● What is being asked
Reproduce the text of every row below verbatim, leaving the pictures out.

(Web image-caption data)

^^^^

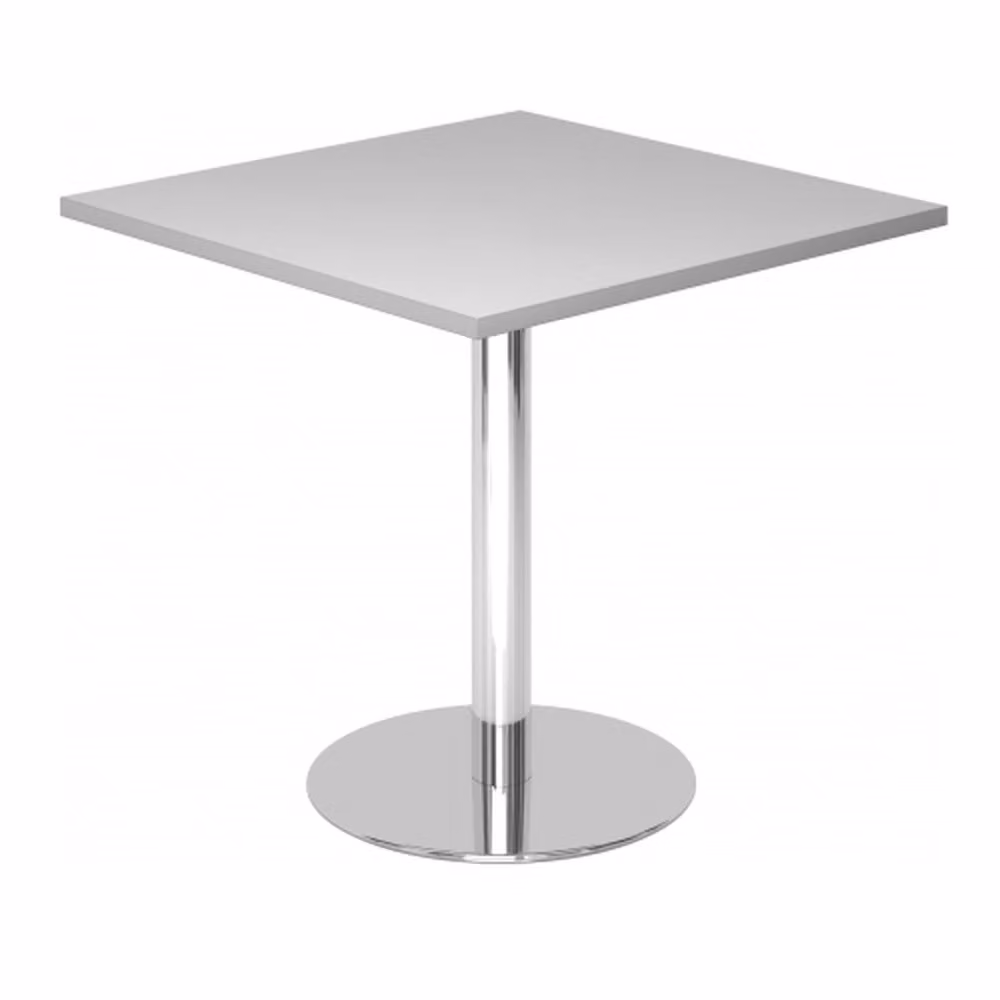 Tavolo da riunione STF08, 80 cm x 80 cm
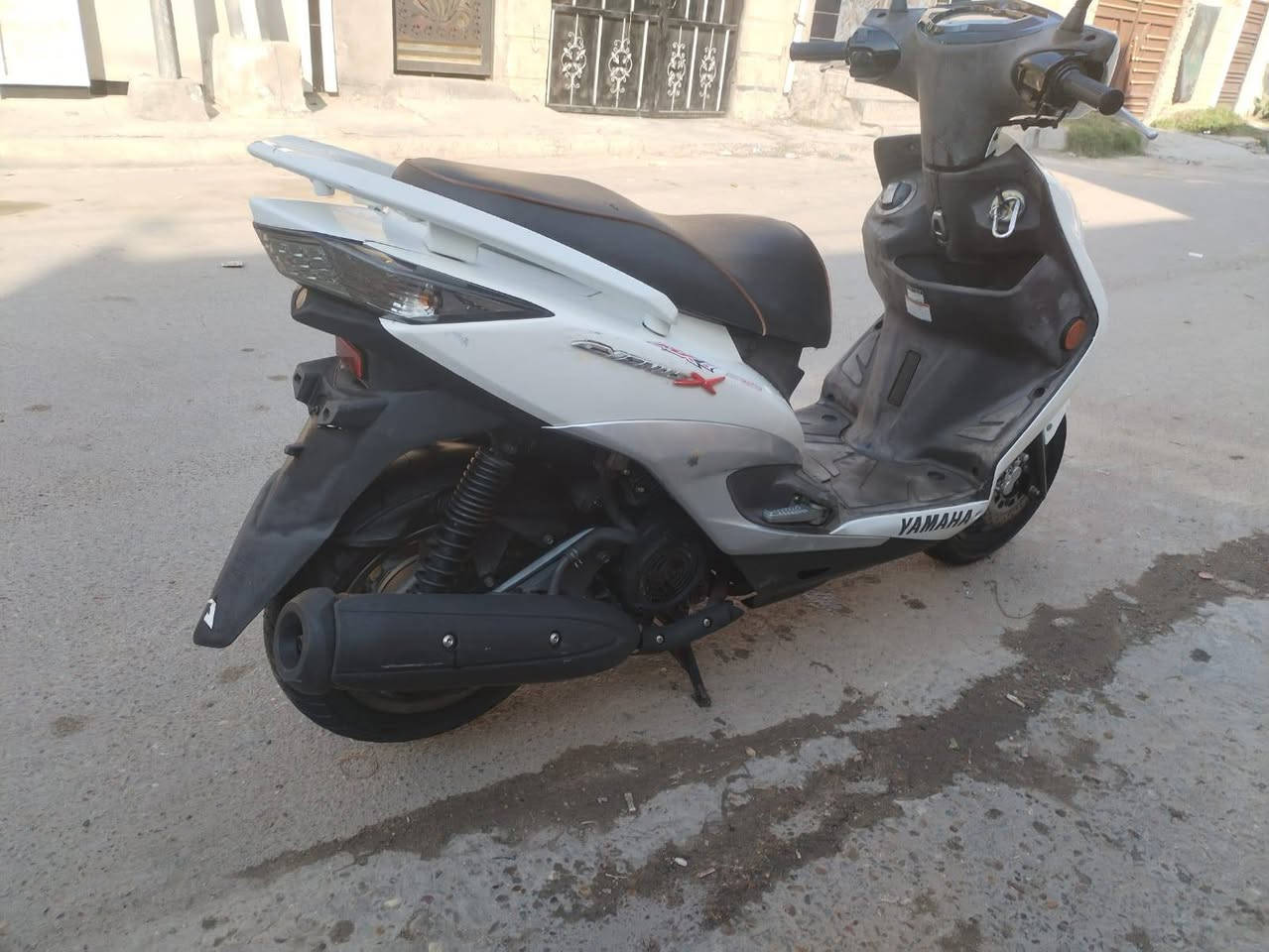 للبيع دراجه سكنس لد حديث نوزل ياباني مال مزاد

(((((دراجه رمبه صارلها 5ايام نازله رمبه)))))

اوراق الدراجه والمنفيس موجودات 

للبيع بسبب ضرف

دراجه كارتون امانه الله

دراجه جديده وين ميعجب افحص جيب وياك 100 فيتر وتعال افحص

دراجه داخل جوزي

خطين يكليتر

قبق نفخ

استان حساس ((((كهربائي))))

مكان بغداد

***********
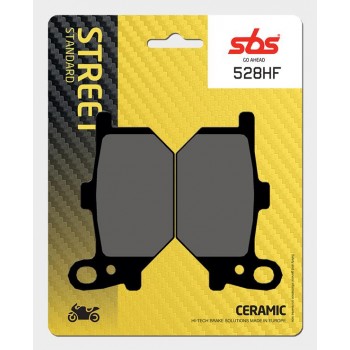 SBS - Plăcuțe frână 528HF Ceramic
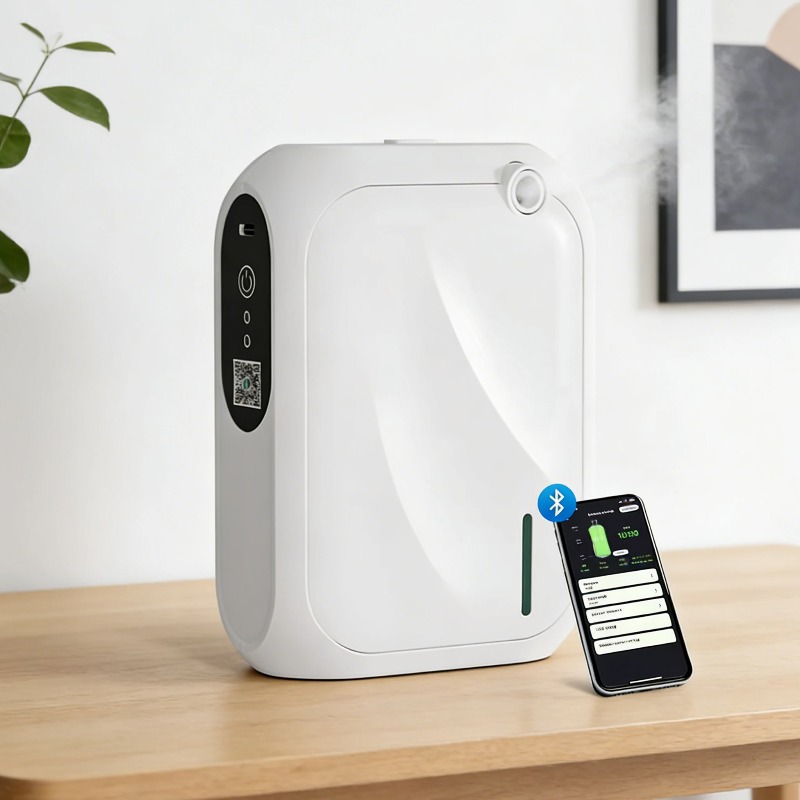 Scent Machine Wall Mounted Pro - Home Fragrance Manufacturers recension och pris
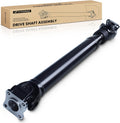 A-Premium Front Drive Shaft Assembly [4WD] Compatible with Nissan, Suzuki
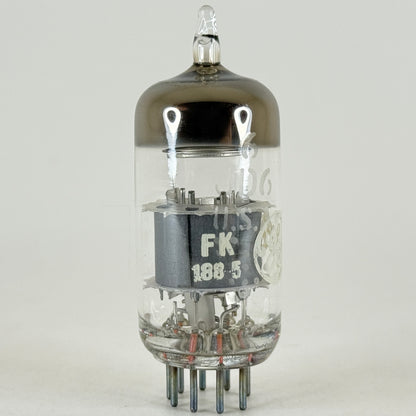 (1) Tested GE 6JD6 Tube with Box Date Code FK General Electric Pentode Tube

^^^^

● Task response
 Tavolo da riunione STF08, 80 cm x 80 cm
 للبيع دراجه سكنس لد حديث نوزل ياباني مال مزاد

(((((دراجه رمبه صارلها 5ايام نازله رمبه)))))

اوراق الدراجه والمنفيس موجودات 

للبيع بسبب ضرف

دراجه كارتون امانه الله

دراجه جديده وين ميعجب افحص جيب وياك 100 فيتر وتعال افحص

دراجه داخل جوزي

خطين يكليتر

قبق نفخ

استان حساس ((((كهربائي))))

مكان بغداد

***********
 SBS - Plăcuțe frână 528HF Ceramic
 Scent Machine Wall Mounted Pro - Home Fragrance Manufacturers recension och pris
 A-Premium Front Drive Shaft Assembly [4WD] Compatible with Nissan, Suzuki
 (1) Tested GE 6JD6 Tube with Box Date Code FK General Electric Pentode Tube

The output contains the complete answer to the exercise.